Curieux et éternel insatisfait, il ne se contente plus de ses courtes expéditions à l’estranger. Il décide d’émigrer pour les îles Canaries, où il passera 3 ans. Quelques dessins naîtront de cet exil temporaire (principalement sur le thème de la mer et du littoral), mais il les abandonnera toutes sur place pour revenir à Paris en 2005 et créer sa propre agence de communication dans le design & l’art.

En 2007, il décide de reprendre, la peinture avec un appétit féroce. Depuis, il nous abreuve de ses peintures avec enthousiasme, et qu’il ne peut alors s’empêcher de partager. En 2009, il expose au Sénat, le public est au rendez-vous, se « Ballade » à travers les toiles principalement architecturale de Thierry Esther. L’exposition est un succès. Elle sera suivie par plusieurs expositions en France et à la commission européenne à Bruxelles. Mais le peintre abandonnera l’exploration des thèmes urbains pour un moment, ne soutenant plus cet enfermement, il se confrontera à celui des fous, expérimentant la transe, usant de matériaux dangereux dans ses toiles. Cette période sera sa méthode pour sortir de la raison des villes pour mieux descendre en lui-même, dans son enfer de mal être et repousser ses limites.

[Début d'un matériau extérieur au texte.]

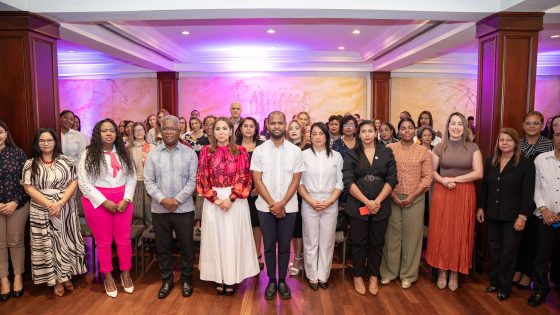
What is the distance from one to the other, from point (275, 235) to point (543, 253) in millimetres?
2471

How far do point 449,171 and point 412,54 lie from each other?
4.25 m

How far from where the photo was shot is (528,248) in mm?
3969

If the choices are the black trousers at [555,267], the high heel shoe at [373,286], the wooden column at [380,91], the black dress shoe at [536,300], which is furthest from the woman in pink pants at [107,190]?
the wooden column at [380,91]

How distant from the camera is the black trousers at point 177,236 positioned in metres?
3.78

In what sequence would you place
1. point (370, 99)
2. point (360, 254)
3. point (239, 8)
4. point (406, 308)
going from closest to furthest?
point (406, 308) → point (360, 254) → point (239, 8) → point (370, 99)

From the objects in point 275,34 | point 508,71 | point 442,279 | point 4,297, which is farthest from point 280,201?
point 275,34

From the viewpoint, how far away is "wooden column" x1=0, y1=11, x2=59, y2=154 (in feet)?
13.9

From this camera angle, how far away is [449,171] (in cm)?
390

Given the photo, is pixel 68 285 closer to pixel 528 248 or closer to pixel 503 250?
pixel 503 250

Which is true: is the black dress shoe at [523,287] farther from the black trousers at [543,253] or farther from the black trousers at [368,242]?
the black trousers at [368,242]

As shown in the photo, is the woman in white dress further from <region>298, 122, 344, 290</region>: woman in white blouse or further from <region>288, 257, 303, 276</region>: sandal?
<region>288, 257, 303, 276</region>: sandal

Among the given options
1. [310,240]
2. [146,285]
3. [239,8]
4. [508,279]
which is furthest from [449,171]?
[146,285]

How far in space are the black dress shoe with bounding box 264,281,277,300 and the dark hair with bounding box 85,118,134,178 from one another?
173 cm

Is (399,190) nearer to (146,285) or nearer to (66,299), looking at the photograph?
(146,285)
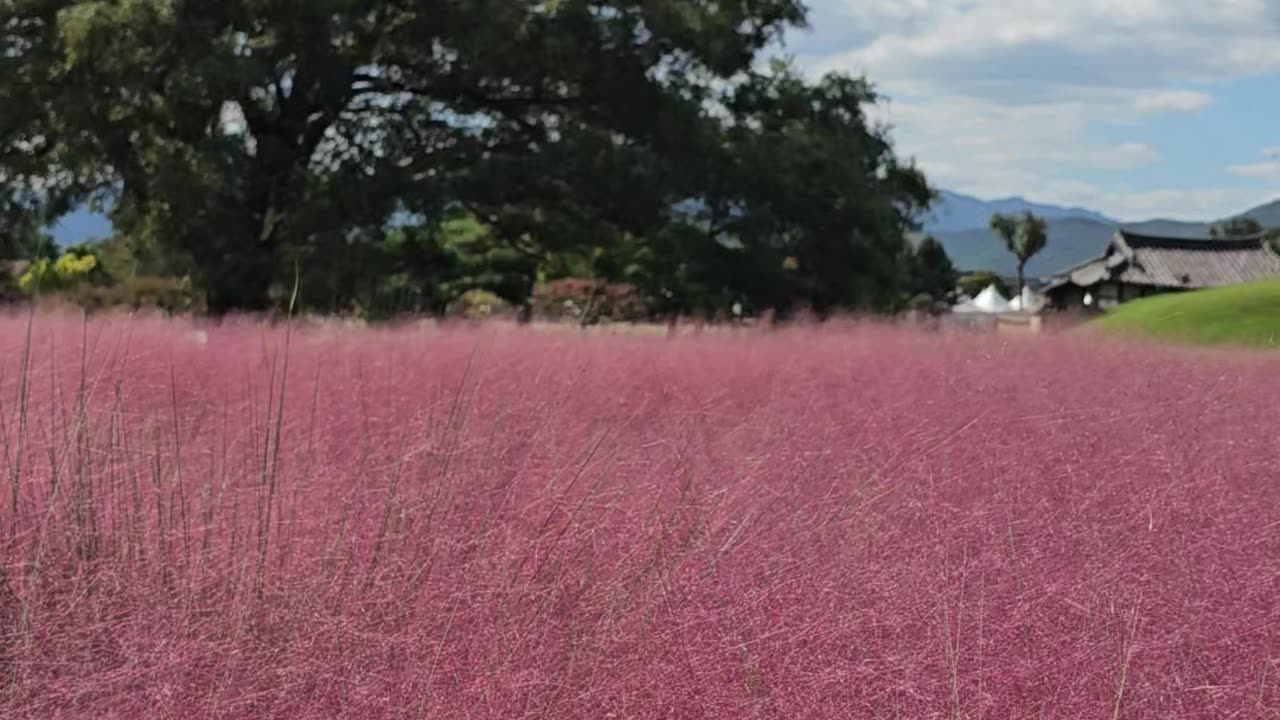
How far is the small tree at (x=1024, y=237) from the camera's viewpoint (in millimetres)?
60438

A partir de 2010, Thierry Esther fait évoluer sa technique. Il maintient l’utilisation de spatules et intègre celle de racloirs de 1 à 2 mètres. Il délaisse peu à peu l’acrylique au profit de l’huile qu’il met en valeur en utilisant des techniques anciennes : mélanges de pigments, huile de lin, térébenthine. Il s’attaque à des formats plus grands, dépassant les 2 mètres, il approfondit sa technique. Pour nourrir sa curiosité́ et développer son art, il assiste à de nombreuses conférences, passe ses journées dans des galeries, des musées. Il affectionne particulièrement le Palais de Tokyo qui est pour lui un laboratoire de recherche. Il découvre de nouveaux artistes, étudie leurs méthodes, observe leurs choix en termes d’associations de couleurs.

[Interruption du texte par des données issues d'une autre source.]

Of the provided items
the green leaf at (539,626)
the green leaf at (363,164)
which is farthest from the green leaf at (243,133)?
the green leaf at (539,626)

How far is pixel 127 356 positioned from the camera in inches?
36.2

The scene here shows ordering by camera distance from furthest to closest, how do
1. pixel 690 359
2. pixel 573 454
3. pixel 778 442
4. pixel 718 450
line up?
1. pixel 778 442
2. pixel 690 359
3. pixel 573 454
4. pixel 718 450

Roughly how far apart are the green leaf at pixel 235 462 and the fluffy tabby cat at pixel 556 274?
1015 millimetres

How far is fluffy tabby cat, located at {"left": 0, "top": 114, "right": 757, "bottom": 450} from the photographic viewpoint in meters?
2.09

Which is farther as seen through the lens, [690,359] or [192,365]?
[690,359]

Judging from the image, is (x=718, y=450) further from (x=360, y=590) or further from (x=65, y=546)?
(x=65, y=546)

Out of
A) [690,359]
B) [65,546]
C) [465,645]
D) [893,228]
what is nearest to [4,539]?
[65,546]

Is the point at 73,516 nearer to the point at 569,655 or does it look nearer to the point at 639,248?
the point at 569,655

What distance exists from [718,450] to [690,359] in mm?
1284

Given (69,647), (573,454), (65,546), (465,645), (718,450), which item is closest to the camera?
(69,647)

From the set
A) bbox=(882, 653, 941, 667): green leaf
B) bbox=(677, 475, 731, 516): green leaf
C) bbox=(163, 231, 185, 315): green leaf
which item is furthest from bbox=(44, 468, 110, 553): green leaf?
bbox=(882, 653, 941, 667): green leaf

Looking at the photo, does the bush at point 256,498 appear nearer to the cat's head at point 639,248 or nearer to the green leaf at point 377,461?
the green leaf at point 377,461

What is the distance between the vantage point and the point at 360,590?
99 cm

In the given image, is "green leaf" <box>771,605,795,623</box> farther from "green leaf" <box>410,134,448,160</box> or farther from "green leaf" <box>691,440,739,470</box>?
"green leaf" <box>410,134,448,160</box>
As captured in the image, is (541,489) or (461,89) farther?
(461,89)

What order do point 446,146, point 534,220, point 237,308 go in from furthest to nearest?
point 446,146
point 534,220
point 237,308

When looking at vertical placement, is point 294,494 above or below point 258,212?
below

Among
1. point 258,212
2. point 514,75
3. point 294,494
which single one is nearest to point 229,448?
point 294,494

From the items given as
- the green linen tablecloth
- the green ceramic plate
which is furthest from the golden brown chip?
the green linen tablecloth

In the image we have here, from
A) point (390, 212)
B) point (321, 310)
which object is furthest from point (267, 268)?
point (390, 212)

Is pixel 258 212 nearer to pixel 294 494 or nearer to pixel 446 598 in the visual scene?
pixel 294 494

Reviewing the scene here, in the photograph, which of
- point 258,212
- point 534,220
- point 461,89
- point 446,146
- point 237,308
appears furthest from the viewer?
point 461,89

On lui confie la direction d’une galerie d’art à Paris pendant 3 ans, un tournant qui l’amènera à faire des rencontres riches qui changeront son regard sur la peinture, sur les artistes d’aujourd’hui, sur ce que représente l’art au 21ème siècle.

Il quittera la galerie en 2013 pour se consacrer pleinement à sa nouvelle série « Peinture, musique et poussière : inspiré des opéras majeurs interprétés par Maria Callas » une collection composée d’une soixantaine d’œuvres (peintures, sculptures, dessins, vidéos...) sortira alors de son ventre, comme un accouchement difficile d’un fou incompris par la société́. Une collection qu’il a eu le plaisir de vous présenter de 2016 à 2018.

Thierry Esther se consacre à la nouvelle série sur le Japon « Voyage Blanc à travers le Japon », il n’a pas eu l’honneur de vous présenter la série en 2020/2021, à cause de la pandémie. La série « Voyage Blanc à travers le Japon » est reportée en 2022/2023.